## start INPUT RECORDS

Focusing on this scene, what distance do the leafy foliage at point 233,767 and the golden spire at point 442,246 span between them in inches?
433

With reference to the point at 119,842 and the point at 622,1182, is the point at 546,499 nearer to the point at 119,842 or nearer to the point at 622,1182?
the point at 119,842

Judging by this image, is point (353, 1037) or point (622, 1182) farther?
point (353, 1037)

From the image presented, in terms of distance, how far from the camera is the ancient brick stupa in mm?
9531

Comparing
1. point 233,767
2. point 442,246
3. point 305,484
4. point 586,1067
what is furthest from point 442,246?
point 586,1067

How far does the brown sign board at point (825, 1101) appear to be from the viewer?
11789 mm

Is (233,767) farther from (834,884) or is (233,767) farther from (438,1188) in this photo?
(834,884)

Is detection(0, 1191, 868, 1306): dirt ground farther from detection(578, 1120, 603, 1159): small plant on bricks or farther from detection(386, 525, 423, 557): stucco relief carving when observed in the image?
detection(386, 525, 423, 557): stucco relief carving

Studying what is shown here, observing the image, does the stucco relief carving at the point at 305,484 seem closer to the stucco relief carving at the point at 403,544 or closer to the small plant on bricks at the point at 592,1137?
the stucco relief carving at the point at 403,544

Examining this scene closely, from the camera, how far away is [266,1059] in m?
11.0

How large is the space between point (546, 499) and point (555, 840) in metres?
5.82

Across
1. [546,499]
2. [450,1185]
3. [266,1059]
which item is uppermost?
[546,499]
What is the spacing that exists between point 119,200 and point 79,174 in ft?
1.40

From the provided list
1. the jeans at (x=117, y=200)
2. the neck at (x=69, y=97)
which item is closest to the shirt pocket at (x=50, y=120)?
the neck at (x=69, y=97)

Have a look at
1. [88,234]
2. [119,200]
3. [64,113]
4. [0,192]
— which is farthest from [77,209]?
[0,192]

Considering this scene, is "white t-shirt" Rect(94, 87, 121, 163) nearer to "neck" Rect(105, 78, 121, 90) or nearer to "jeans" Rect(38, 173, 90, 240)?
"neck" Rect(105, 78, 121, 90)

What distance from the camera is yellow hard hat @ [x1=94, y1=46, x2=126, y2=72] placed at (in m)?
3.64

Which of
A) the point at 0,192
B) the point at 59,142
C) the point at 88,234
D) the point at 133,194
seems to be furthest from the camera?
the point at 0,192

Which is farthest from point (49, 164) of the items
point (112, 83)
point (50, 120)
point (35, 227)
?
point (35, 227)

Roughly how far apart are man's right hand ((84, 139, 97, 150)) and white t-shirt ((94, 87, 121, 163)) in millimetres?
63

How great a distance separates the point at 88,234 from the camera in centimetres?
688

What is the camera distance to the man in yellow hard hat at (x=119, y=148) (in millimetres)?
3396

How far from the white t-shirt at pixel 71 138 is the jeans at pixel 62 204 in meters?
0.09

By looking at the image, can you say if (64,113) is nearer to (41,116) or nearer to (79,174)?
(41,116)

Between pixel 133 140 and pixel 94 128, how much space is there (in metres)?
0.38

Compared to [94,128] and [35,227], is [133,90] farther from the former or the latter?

## end INPUT RECORDS

> [CHALLENGE]: Return only the lines running from the line with "From the provided list" to the last line of the records, both included, exactly as written.

> [FINAL ANSWER]:
From the provided list
1. the jeans at (x=117, y=200)
2. the neck at (x=69, y=97)
which item is closest to the shirt pocket at (x=50, y=120)?
the neck at (x=69, y=97)

Have a look at
1. [88,234]
2. [119,200]
3. [64,113]
4. [0,192]
— which is farthest from [77,209]?
[0,192]

Considering this scene, is "white t-shirt" Rect(94, 87, 121, 163) nearer to "neck" Rect(105, 78, 121, 90) or nearer to "jeans" Rect(38, 173, 90, 240)?
"neck" Rect(105, 78, 121, 90)

What distance from the camera is yellow hard hat @ [x1=94, y1=46, x2=126, y2=72] placed at (in m)?
3.64

Which of
A) the point at 0,192
B) the point at 59,142
C) the point at 88,234
D) the point at 133,194
seems to be furthest from the camera?
the point at 0,192

Which is farthest from point (49, 164) of the items
point (112, 83)
point (50, 120)
point (35, 227)
?
point (35, 227)

Roughly how far apart are man's right hand ((84, 139, 97, 150)) and white t-shirt ((94, 87, 121, 163)) in millimetres?
63

How great a distance separates the point at 88,234 from the camera in centimetres?
688

What is the camera distance to the man in yellow hard hat at (x=119, y=148) (in millimetres)?
3396

How far from the white t-shirt at pixel 71 138 is the jeans at pixel 62 204 in meters?
0.09

By looking at the image, can you say if (64,113) is nearer to (41,116) or nearer to (79,174)?
(41,116)

Between pixel 133 140 and pixel 94 128, how much space is there (in metres)?
0.38

Compared to [94,128] and [35,227], is [133,90] farther from the former or the latter?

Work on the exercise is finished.